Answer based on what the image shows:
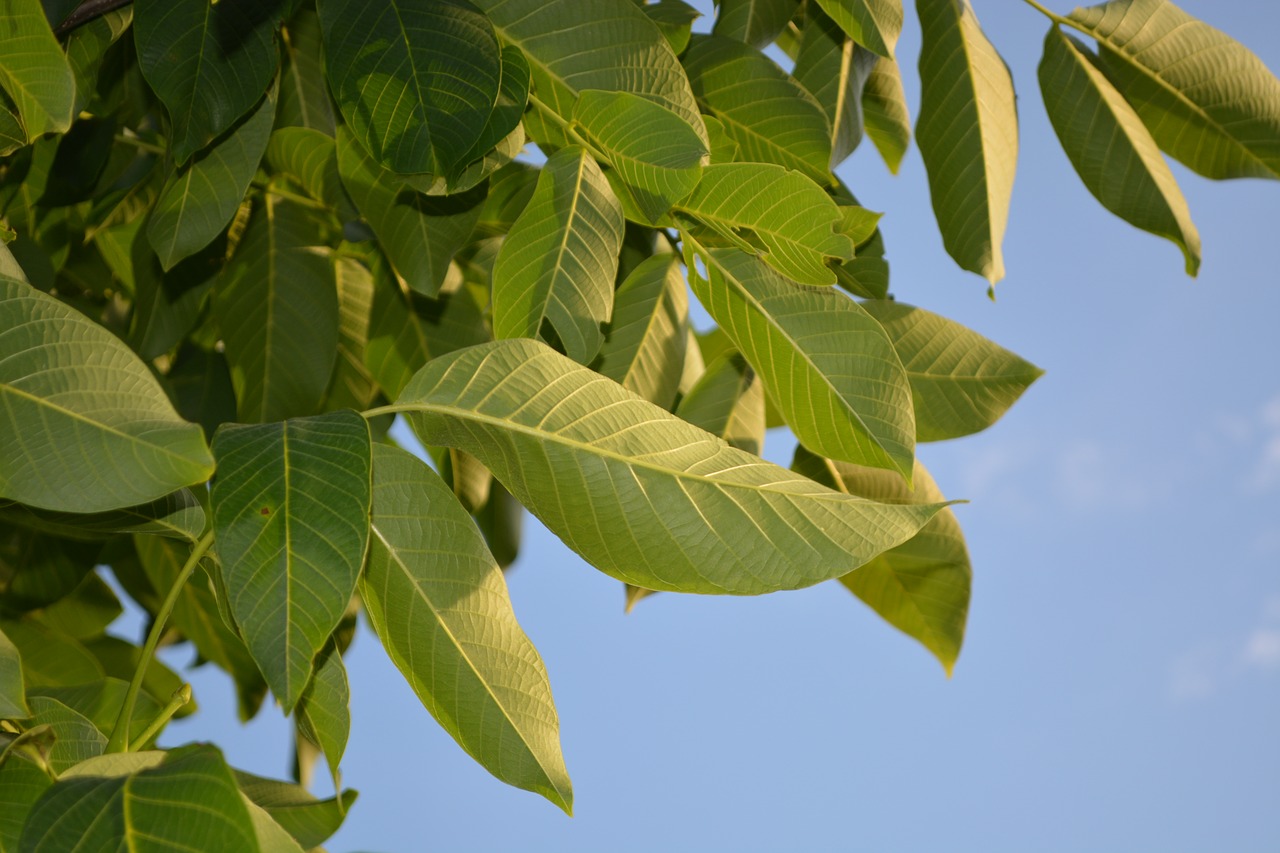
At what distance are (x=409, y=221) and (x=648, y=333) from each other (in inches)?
5.9

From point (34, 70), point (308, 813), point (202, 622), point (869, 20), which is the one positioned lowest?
point (202, 622)

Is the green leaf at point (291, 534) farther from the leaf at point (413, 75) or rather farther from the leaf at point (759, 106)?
the leaf at point (759, 106)

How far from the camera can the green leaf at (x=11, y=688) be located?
1.25ft

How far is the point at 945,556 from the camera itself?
726 millimetres

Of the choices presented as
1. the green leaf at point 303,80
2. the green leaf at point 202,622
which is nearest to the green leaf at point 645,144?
the green leaf at point 303,80

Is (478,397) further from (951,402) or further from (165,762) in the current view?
(951,402)

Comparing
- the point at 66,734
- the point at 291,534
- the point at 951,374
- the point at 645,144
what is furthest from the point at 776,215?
the point at 66,734

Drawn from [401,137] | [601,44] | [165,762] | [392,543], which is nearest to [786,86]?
[601,44]

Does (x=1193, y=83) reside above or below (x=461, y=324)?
above

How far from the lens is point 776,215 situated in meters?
0.54

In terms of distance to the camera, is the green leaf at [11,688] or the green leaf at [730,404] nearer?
the green leaf at [11,688]

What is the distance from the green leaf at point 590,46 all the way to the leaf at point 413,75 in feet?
0.16

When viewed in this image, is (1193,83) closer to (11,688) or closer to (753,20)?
(753,20)

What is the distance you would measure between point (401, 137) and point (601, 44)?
126 millimetres
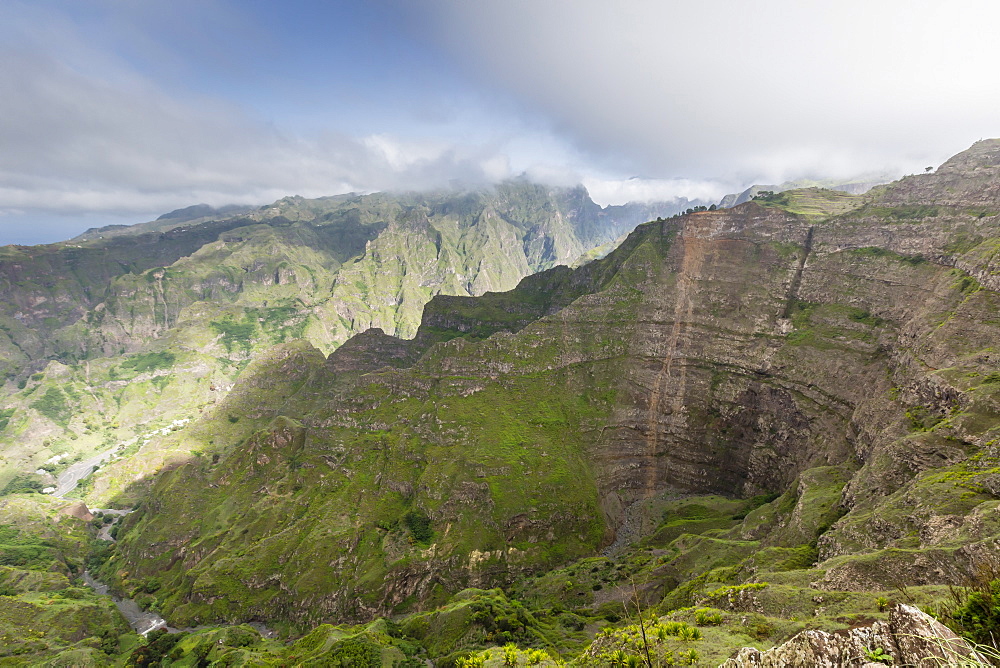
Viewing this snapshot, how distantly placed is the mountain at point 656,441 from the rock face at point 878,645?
30.2 meters

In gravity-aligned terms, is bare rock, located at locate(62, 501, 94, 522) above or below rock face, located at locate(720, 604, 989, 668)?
below

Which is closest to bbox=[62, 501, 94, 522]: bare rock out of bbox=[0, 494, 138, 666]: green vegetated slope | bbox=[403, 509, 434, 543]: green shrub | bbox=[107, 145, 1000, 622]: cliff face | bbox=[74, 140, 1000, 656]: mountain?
bbox=[0, 494, 138, 666]: green vegetated slope

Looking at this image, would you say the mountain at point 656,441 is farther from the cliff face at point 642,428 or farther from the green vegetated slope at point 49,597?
the green vegetated slope at point 49,597

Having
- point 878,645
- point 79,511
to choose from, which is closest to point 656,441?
point 878,645

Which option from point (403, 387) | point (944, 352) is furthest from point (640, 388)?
point (403, 387)

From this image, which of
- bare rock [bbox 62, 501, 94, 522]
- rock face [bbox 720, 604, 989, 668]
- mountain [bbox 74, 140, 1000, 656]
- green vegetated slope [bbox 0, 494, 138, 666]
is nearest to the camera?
rock face [bbox 720, 604, 989, 668]

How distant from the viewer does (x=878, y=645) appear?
45.2ft

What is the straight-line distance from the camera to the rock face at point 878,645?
1192 centimetres

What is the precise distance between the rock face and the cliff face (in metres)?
42.3

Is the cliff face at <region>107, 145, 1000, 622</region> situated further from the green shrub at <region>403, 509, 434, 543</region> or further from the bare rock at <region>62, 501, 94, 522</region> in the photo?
the bare rock at <region>62, 501, 94, 522</region>

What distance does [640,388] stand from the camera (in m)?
126

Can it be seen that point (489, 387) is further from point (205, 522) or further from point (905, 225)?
point (905, 225)

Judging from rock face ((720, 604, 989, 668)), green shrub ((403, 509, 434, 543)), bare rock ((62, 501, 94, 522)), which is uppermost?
rock face ((720, 604, 989, 668))

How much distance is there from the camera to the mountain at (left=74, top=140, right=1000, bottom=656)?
6412 centimetres
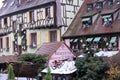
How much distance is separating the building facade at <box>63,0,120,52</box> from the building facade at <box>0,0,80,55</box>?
92.2 inches

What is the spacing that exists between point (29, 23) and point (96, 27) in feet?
40.3

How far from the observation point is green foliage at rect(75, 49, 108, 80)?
29.9m

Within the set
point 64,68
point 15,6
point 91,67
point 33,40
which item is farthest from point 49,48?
point 15,6

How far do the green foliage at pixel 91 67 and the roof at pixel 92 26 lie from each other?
730 centimetres

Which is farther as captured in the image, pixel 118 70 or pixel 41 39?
pixel 41 39

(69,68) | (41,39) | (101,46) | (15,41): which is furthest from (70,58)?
(15,41)

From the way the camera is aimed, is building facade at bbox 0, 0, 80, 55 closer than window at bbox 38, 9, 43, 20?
Yes

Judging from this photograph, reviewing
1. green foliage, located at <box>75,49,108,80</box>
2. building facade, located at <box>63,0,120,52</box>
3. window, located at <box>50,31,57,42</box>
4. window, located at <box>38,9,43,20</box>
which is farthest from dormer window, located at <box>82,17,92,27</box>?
green foliage, located at <box>75,49,108,80</box>

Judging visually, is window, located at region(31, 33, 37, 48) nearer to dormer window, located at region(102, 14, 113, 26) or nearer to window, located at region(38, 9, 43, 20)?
window, located at region(38, 9, 43, 20)

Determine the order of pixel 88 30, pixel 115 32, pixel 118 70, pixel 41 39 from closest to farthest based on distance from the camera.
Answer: pixel 118 70 → pixel 115 32 → pixel 88 30 → pixel 41 39

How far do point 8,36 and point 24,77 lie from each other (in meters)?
21.8

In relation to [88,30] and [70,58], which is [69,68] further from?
[88,30]

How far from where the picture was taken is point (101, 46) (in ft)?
130

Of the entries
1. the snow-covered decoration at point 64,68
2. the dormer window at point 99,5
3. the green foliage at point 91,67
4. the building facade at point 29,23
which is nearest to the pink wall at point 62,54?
the snow-covered decoration at point 64,68
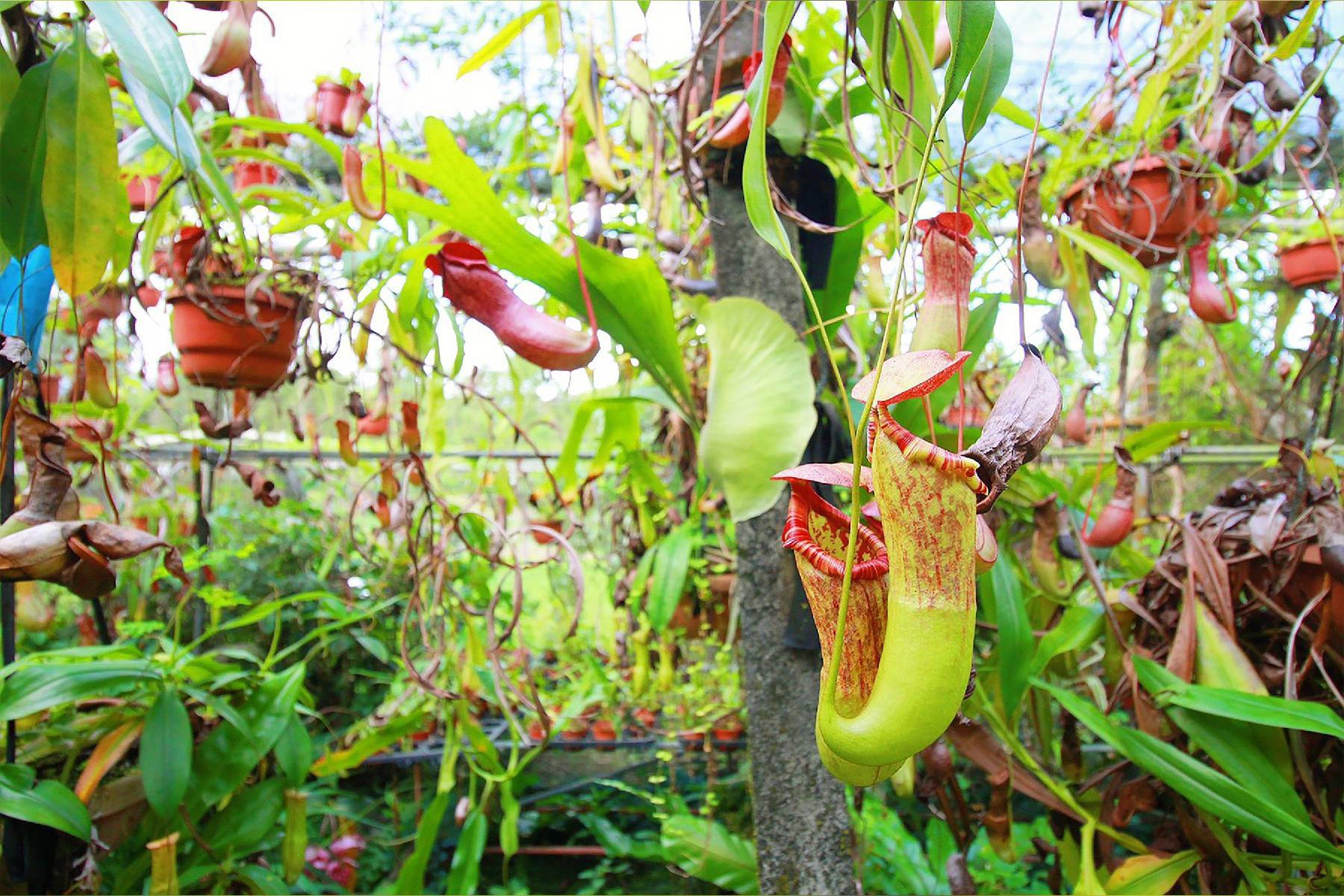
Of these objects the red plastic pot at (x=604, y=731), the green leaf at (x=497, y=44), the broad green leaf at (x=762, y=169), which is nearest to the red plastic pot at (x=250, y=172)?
the green leaf at (x=497, y=44)

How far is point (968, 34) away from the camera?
34 cm

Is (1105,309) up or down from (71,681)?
up

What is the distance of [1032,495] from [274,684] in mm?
1012

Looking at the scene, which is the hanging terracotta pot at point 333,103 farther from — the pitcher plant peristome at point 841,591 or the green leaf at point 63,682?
the pitcher plant peristome at point 841,591

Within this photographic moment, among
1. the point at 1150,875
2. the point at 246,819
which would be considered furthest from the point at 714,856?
the point at 246,819

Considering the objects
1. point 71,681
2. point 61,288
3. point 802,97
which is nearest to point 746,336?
point 802,97

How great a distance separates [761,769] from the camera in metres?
0.75

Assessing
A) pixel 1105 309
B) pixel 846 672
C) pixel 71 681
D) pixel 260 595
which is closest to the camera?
pixel 846 672

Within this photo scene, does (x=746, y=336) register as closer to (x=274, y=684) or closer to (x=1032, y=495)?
(x=1032, y=495)

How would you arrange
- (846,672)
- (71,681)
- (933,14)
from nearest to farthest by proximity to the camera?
(846,672) < (933,14) < (71,681)

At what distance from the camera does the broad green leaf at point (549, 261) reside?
75cm

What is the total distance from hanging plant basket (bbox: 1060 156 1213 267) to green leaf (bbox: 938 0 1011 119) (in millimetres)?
984

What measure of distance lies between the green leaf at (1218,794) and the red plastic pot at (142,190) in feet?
4.94

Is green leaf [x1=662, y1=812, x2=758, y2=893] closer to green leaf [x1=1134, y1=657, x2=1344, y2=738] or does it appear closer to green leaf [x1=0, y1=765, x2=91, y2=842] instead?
green leaf [x1=1134, y1=657, x2=1344, y2=738]
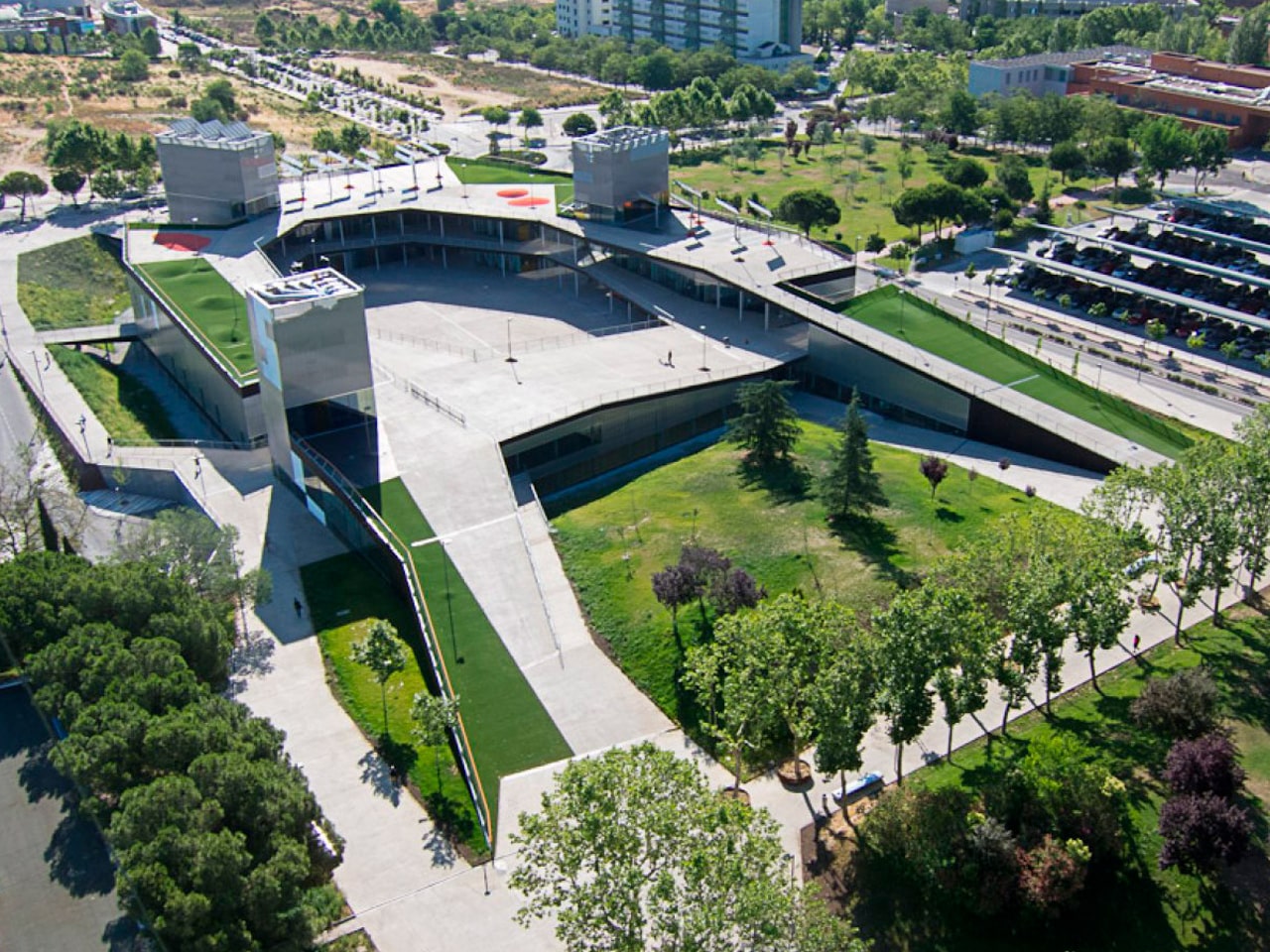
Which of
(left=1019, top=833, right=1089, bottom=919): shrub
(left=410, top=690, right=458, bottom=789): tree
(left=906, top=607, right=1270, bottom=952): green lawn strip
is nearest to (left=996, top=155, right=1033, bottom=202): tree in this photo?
(left=906, top=607, right=1270, bottom=952): green lawn strip

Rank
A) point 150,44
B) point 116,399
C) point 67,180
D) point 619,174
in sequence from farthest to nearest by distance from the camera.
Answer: point 150,44, point 67,180, point 619,174, point 116,399

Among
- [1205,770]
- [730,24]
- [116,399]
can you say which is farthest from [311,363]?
[730,24]

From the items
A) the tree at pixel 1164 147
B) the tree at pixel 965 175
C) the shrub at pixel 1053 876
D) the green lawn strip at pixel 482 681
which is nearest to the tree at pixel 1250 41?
the tree at pixel 1164 147

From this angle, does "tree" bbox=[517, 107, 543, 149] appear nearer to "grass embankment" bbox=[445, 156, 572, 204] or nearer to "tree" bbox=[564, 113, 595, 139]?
"tree" bbox=[564, 113, 595, 139]

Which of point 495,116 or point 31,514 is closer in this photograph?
point 31,514

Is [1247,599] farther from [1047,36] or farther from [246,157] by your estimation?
[1047,36]

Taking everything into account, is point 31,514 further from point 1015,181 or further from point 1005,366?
point 1015,181

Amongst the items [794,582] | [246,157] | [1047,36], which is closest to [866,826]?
[794,582]
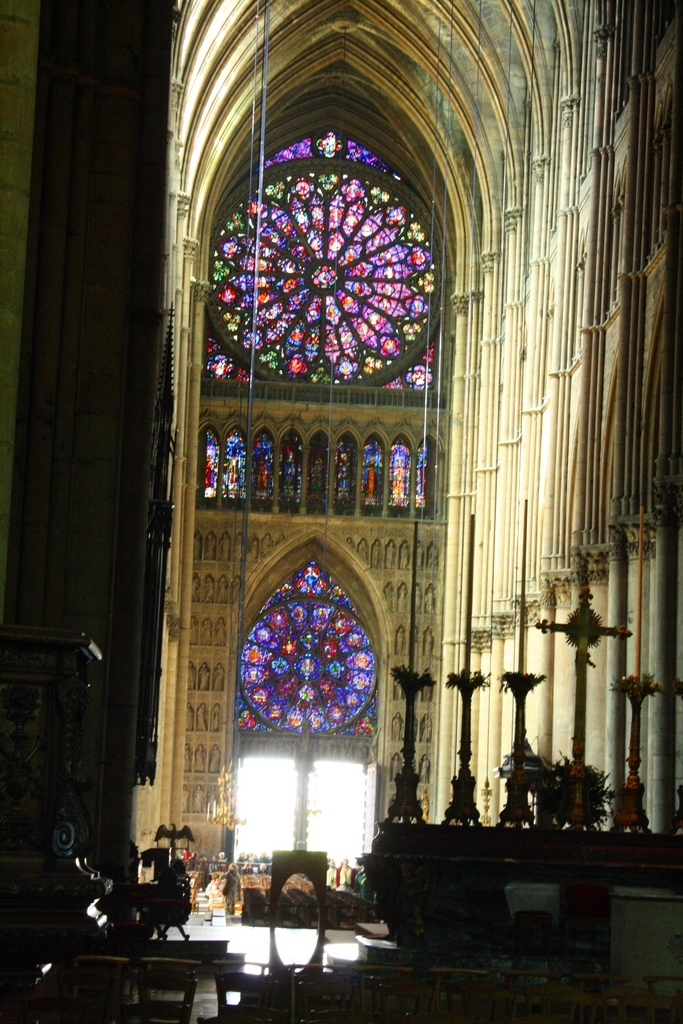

(Set task): Rewrite every line from the one holding "Which of point" through the end of the material, inclusive, with the requests unchanged and 34 subtracted from each pixel coordinate given in the answers. Omit the pictures.

(Answer in full):
Which of point 495,116 or point 31,514 is closer in this photograph?
point -3,480

Is [1247,599] farther from [1047,36] or farther from [246,157] by your estimation?
[1013,2]

Taking everything into account, is point 31,514 further from point 1015,181 or further from point 1005,366?
point 981,147

Amongst the items [794,582] | [246,157] | [1047,36], which is closest to [866,826]?
[760,548]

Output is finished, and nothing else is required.